Он не мог оторвать глаз от своей ненаглядной подруги.
Нет прекраснее улыбки, чем улыбка сквозь слёзы. Слёзы счастья, восторга и нежности. И эта чудная, прекрасная, счастливая улыбка оживляла его Катю, когда маленький Леонид лежал у её груди. Она была очень довольна, что Господь даёт ей радость быть кормилицей.
Глаза её сияли.
— Наш Леонид на Сретенье родился. В святой день.

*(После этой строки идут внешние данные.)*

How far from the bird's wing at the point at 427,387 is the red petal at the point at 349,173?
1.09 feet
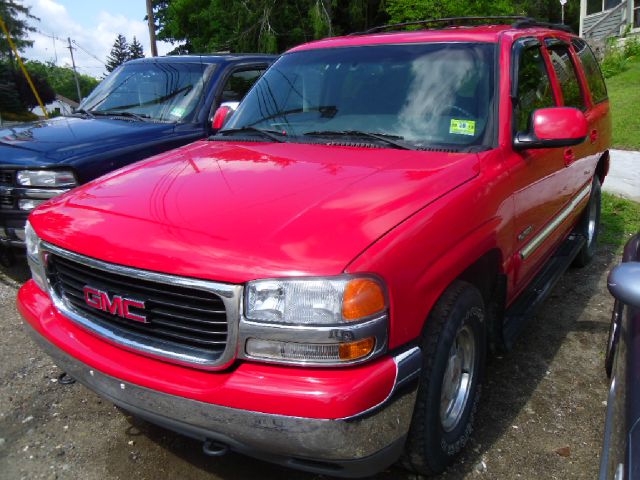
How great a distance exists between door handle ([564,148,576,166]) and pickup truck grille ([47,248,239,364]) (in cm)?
270

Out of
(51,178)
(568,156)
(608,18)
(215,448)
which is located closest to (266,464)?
(215,448)

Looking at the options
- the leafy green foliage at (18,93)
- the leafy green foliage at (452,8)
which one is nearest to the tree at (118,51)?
the leafy green foliage at (18,93)

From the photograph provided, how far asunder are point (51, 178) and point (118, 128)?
2.84 feet

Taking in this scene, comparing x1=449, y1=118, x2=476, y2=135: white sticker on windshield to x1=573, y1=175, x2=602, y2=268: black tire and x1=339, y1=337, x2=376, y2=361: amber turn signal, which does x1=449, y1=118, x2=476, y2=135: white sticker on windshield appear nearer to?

— Все чудеса проходят по Юлианскому календарю, — сказал Николай Павлович. — Это давно замечено отцами церкви. Юлианский календарь это икона, которая освящена Христом.
— Мне кажется, нет чуда большего, нежели рождение детей. Я так себе и говорю: «Это чудо, что я родилась! Это чудо, что я родила! Мне так теперь хочется жить»!
Покормив и убаюкав сына на ночь, она легла в постель и тесно прижалась к нему.
— Если бы ты знал, какое это счастье ощущать себя любимой и любить!
— Я так же счастлив, как и ты, — проговорил он жарким шёпотом. — Ты не представляешь, что ты значишь для меня.